NASA advances tests to integrate remotely piloted aircraft and air taxis into shared airspace
NASA and its partners have completed a new flight test in California aimed at bringing remotely piloted aircraft, including future air taxis, closer to routine operations in urban airspace. The effort targets a central industry problem: how to expand low-altitude flight for passengers and cargo without overloading air traffic controllers or weakening safety in the national airspace system.
During the Aug. 21 test in Hollister, California, Wisk Aero flew a Bell 206 helicopter while NASA and Collins Aerospace evaluated a ground-based radar system developed by Collins. The radar provides aircraft location data that could support future remotely piloted operations by helping aircraft detect and avoid nearby traffic. Researchers from NASA, Wisk, and Collins also used the test to validate data exchange between teams operating in different locations, a capability seen as essential if remotely piloted aircraft are to function reliably in shared airspace. The work builds on a previous flight test NASA conducted in November 2024 with Reliable Robotics and Collins Aerospace.
NASA said initial analysis showed the Collins radar actively and accurately monitored the surrounding airspace during the flight. The system also successfully transmitted surveillance data to NASA’s Mission Visualization Research Command Center at Ames Research Center in California’s Silicon Valley. The three organizations will continue reviewing the results to better understand both radar performance and the robustness of cross-site data sharing before moving into future remotely piloted flight tests under NASA’s Air Traffic Management eXploration project, or ATM-X.
The broader campaign is designed to identify the infrastructure and operational technologies the Federal Aviation Administration would need to safely integrate drones and electric vertical takeoff and landing aircraft into U.S. airspace. That includes systems that allow aircraft to remain aware of nearby traffic even when they are flown remotely. For industry, the payoff could be significant. Remotely piloted eVTOL aircraft are being positioned as a way to move people and goods more efficiently in dense urban areas, where road congestion raises costs and limits mobility. Supporters also argue the model could expand access to transportation and delivery services by lowering operating barriers over time.
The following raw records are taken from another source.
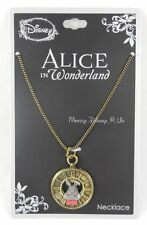 New Disney Alice In Wonderland White Rabbit Clock Pendant Necklace Chain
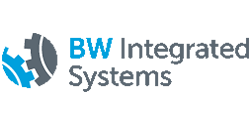 BW Integrated Systems Logo
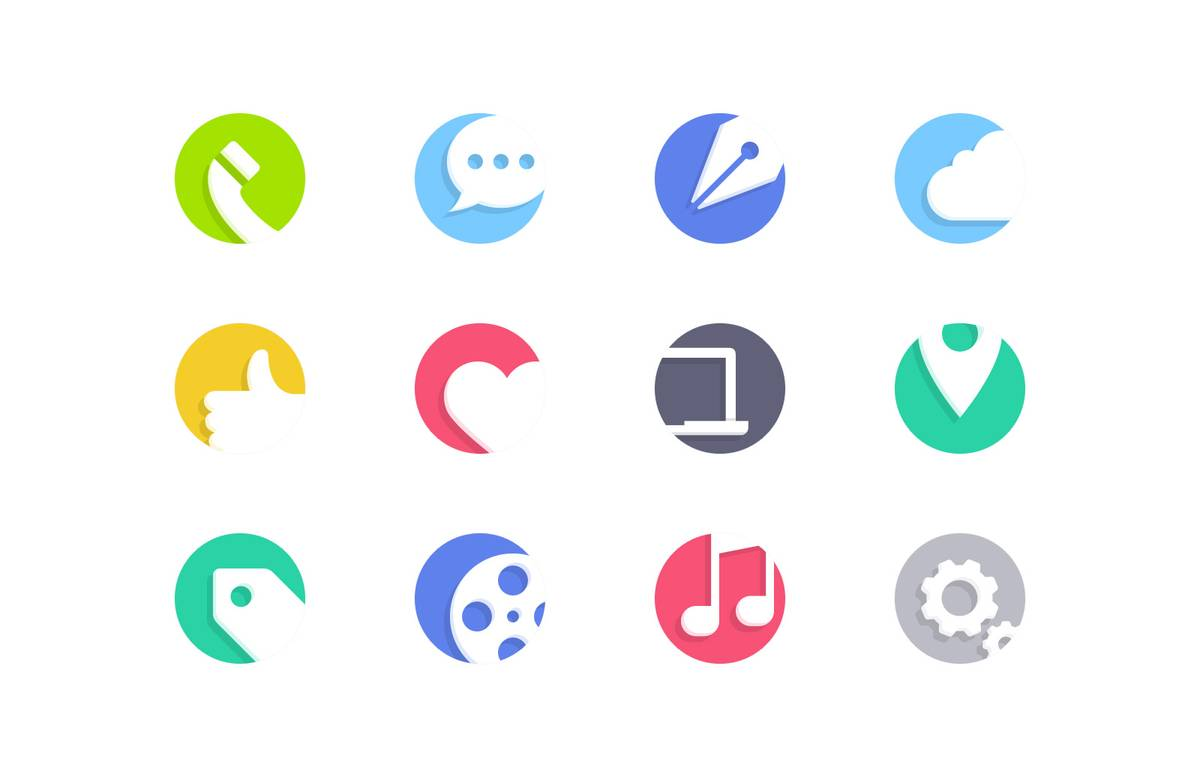 Cutout  Flat  Vector  Icons  Preview 1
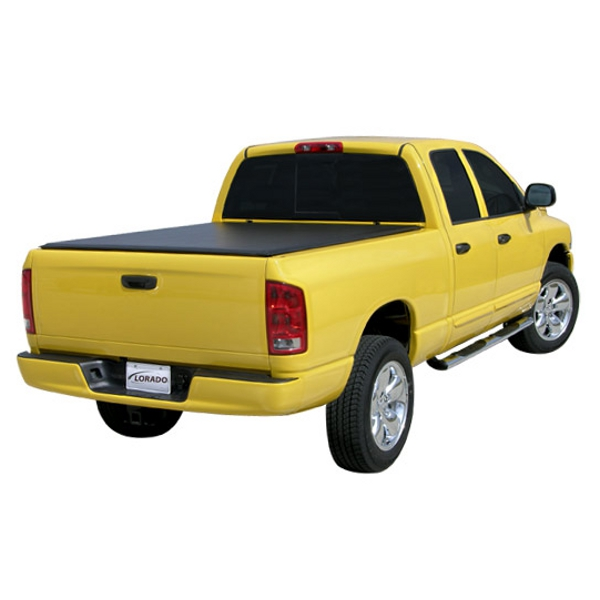 Access Cover - Lorado - Dodge Ram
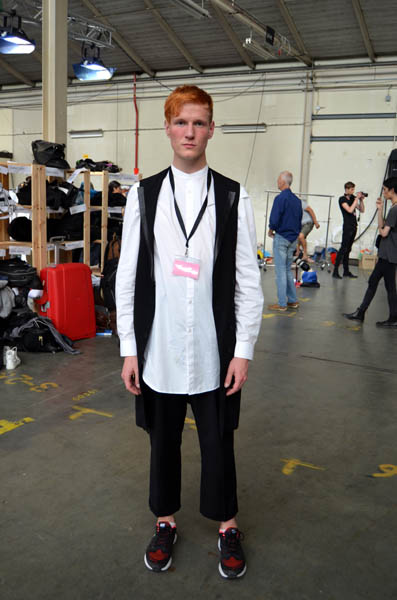 17-so-catchy-fashionclash_streetstyle-model-backstage-2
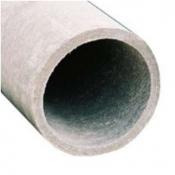 Труба асбестоцементная безнапорная 500 мм, длина 4,95 м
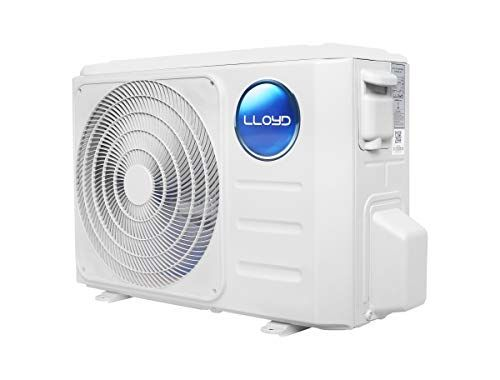 Lloyd 1 5 Ton 3 Star Hot Cold Inverter Split Ac Copper Ls18h31lf White Home And Kitchen Large Appliances Air Conditioners Best News And Deals Split Ac Air Conditioner Kitchen Large Appliances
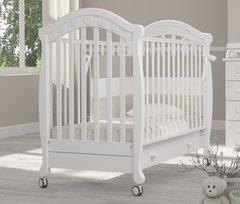 Кровать детская Джозеппе белый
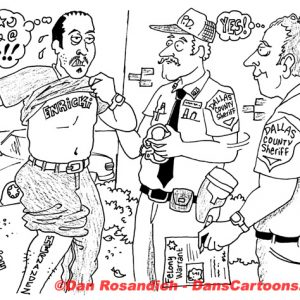 Law Enforcement Police Cartoon 237
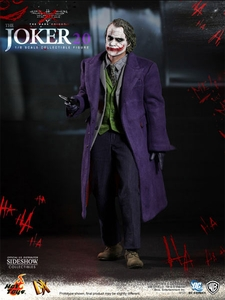 Batman Dark Knight Hot Toys Movie Masterpiece 1/6 Scale Collectible Figure DX-11 Joker 2.0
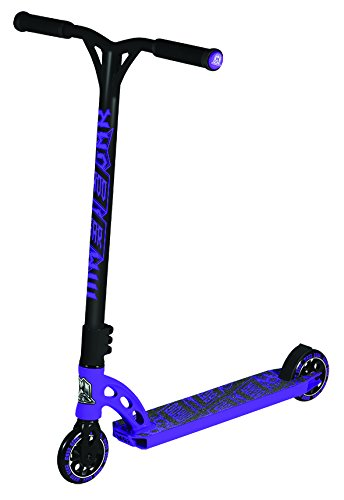 MADD MGP VX5 TEAM Scooter purple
NASA said it will continue working with Wisk on emerging eVTOL technologies and will gather more data on vehicle performance using helicopter flights as surrogates for eVTOL operations. Those tests are intended to give regulators and developers a clearer picture of how advanced aircraft can safely coexist with existing traffic. If the results continue to hold, the work could become a key building block for future air taxi and cargo networks, with direct implications for how cities manage short-range transportation in the years ahead.